His campaign spokesman told the Wall Street Journal that Fed Up “is a look back, not a path forward” written “as a review and critique of 50 years of federal excesses, not in any way as a 2012 campaign blueprint or manifesto.”
That’s not exactly true. Perry spends most of the book criticizing New Deal, Great Society, and Obama administration policies, among others. But there are plenty of shoulds, coulds, and ought tos — both explicit or implicit — scattered throughout the book.
Here’s one section on Social Security.
For too long, politicians afraid to face hard facts have been patching Social Security together with Band-Aids. They have been making fraudulent promises to the American people in order to perpetuate their own political careers, and now the chickens are coming home to roost, as the saying goes. An aging population with large numbers of retirees now want to cash in on those promises.
Ponzi schemes — like the one that sent Bernard Madoff to prison — are illegal in this country for a reason. They are fraudulent systems designed to take in a lot of money in a lot of money at the front and pay out none in the end. This unsustainable fiscal insanity is the true legacy of Social Security and the New Deal. Deceptive accounting has hoodwinked the American public into thinking that Social Security is a retirement system and financially sound, when clearly it is not.
If only the New Dealers had been kind enough to allow workers to make their own choice about whether to participate. As we know from experience, individuals would have done better on their own. Indeed many private pension plans return 8 percent per year, compared to Social Security’s paltry 2 percent or less. Also, before the government padlocked the door in 1983, municipal governments were allowed to opt out of the system. Fittingly, three texas counties — Galveston, Matagorda, and Brazoria — did so. In 1981, Galveston county employees, for example, voted 78 percent to 22 percent to leave Social Security for a private option.
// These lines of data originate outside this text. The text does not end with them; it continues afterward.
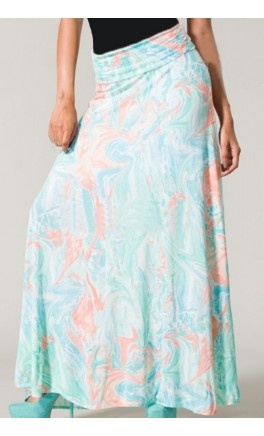 Love the feminine and summery colors!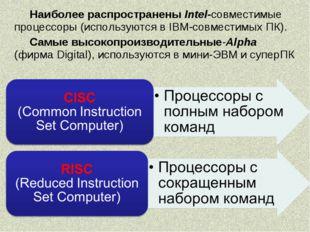 Наиболее распространены Intel-совместимые процессоры (используются в IBM-совм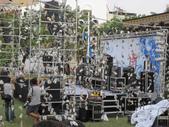2013-10-05台南 安平 南吼音樂季 :2013-10-05南吼音樂季 012.JPG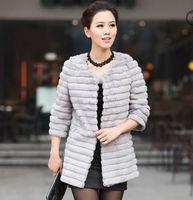 Fur Women Wholesale - Fashion black fur coat 3/4 sleeve long style 100% real rabbit fur jacket round neck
If you think Social Security is fraudulent, and unconstitutional, presumably you want to get rid of it or dramatically overhaul it. But those sorts of radical changes are extremely unpopular, and Perry would be better off politically having kept his powder dry on that score. The problem is he’s outlined a vision of a different kind of retirement system based on private pension plans that he thinks would be preferable.
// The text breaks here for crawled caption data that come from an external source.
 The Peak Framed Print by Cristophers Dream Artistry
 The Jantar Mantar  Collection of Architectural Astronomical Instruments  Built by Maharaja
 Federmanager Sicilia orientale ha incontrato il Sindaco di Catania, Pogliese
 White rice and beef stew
Separately, he argues that Social Security is unsustainable. Social Security will be solvent for about a quarter of a century, at which point, if nothing is done, benefits will drop by about 25 percent, to keep benefits in line with incoming revenues. Fairly modest changes to revenue and benefits could fix this long-term shortfall indefinitely. Eliminating the cap on the payroll tax cap would close the gap entirely.